Write the next part of the passage about the narrator's parents, starting after its final sentence.
--- Given text Enclosed Below ---
Never was there a greater mental or spiritual contrast between two persons. My mother was a religious enthusiast, almost a mystic. She believed implicitly in personal revelation, and never doubted but that the Mormon faith came directly from "the Lord." She "saw visions and dreamed dreams," and at times it would have taken but little persuasion to have made her believe herself inspired. It was a religious nature like hers, dreamy, devoted, and mystical, that, in other conditions and amid other surroundings, had given to France a Joan of Arc. It must have been the attraction of opposite natures that brought together in so close a relationship the practical, shrewd, somewhat sceptical man, and the devoted, enthusiastic, religious girl. It was probably the very contrast that made the young man feel such tenderness and care for the homeless orphan girl, and made her cling to him, trusting her helplessness to his strength.
Her early life had by no means been so sheltered as his, and to her the thought of tender care and protecting watchfulness, through all the rest of her days, was unutterably sweet and restful. If her dream could only have been realized! But polygamy cursed her life, as it has that of every Mormon woman, and shattered her hopes before she had but a taste of their realization.
--- End of Enclosed Given text ---
--- Information supplied Enclosed Below ---
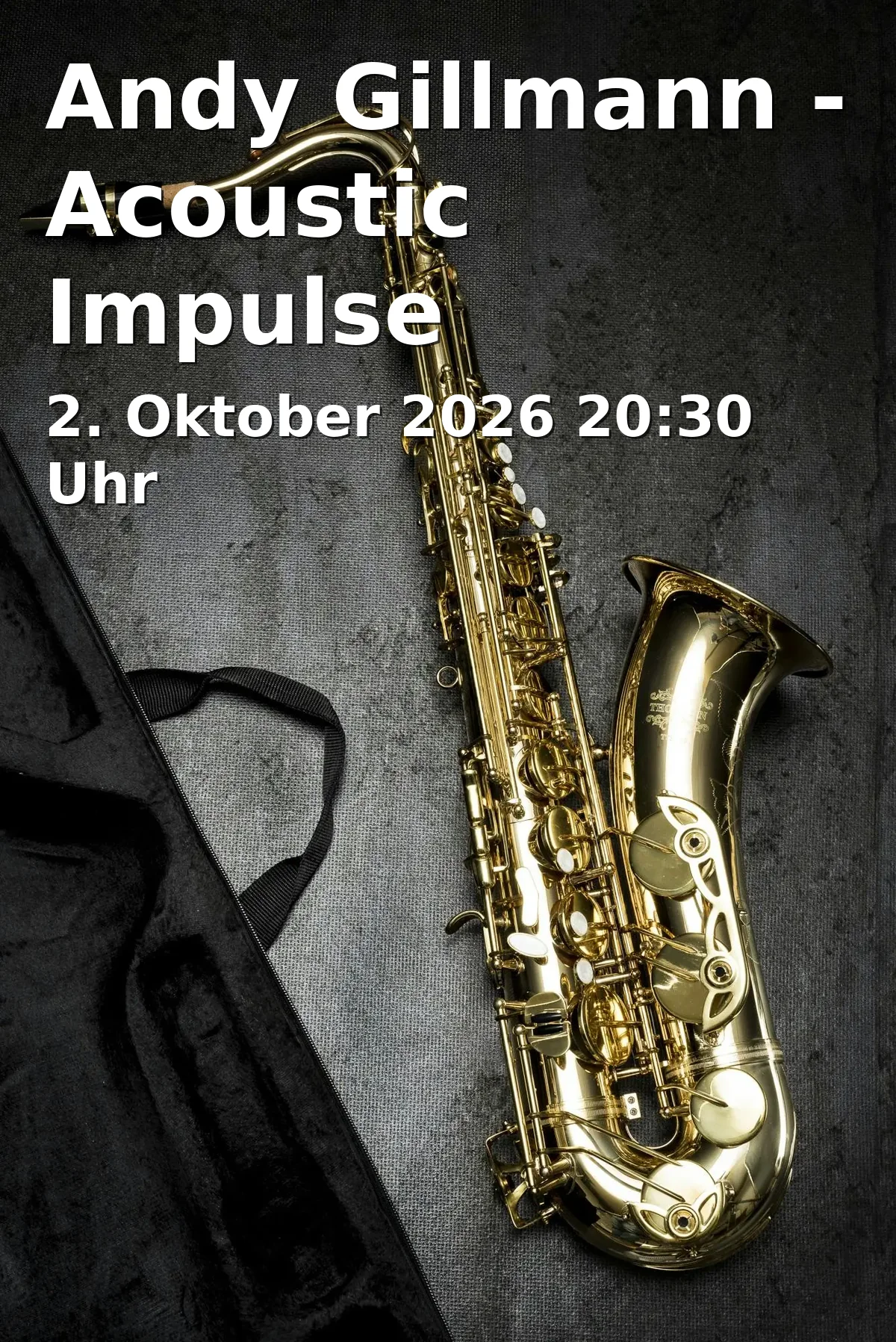 Event: Andy Gillmann - Acoustic Impulse in Jazz-Schmiede Düsseldorf, Himmelgeister Straße 107g, 40225 Düsseldorf on 2. Oktober 2026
--- End of Enclosed Information supplied ---
▸ Task response
She was born at Union Springs, Cayuga County, N. Y., on the 4th of May, 1817, but only lived there until she was two years old, when her parents removed to Livingston County, in the same state. When she was four years old her mother died, leaving three little children, the youngest a mere baby. Her father, finding it impossible to obtain any one to take care of the three as they should be cared for, was obliged, much against his will, to separate them, and put them in the charge of different persons, until such time as he was in a situation to make a home for them together. But that was destined never to be, and these children were never reunited, although they have never lost sight of one another; and to this day the hearts of the Gentile and Mormon sisters yearn towards each other, and the more fortunate one suffers in sympathy with her sister's sufferings.
My mother was given into the care of a family of the name of Brown, with whom she staid twelve-years. Her life with them was rendered most unhappy by the treatment which she received, and from lack of sympathy. Ambitious, and craving knowledge most ardently, she was denied all means of procuring a proper education, and was reduced to the position of a mere drudge. But her perceptions were keen, her memory retentive, and in spite of all drawbacks she managed to learn something; enough, indeed, to lay the foundation for the knowledge which she afterwards acquired, and which stood her in good stead as a means of support for herself and her children, after the arrival of the Saints in Utah. Whatever came in her way in the shape of reading-matter she eagerly devoured, whether it was the torn bit of an old newspaper, the inevitable "Farmer's Almanac," or some odd volume of history, biography, or fiction, which had found its way mysteriously to the New York farm-house of other days; but above all, the Bible and Methodist hymn-books. These she had read and re-read until she could repeat large portions of them from memory. Wesley's beautiful hymns, with their earnest, fervid tone, were her special favorites among these religious songs, and her young heart glowed as she listened to the poetic inspirations of Isaiah and those other prophecies, which she believed, although she could not understand.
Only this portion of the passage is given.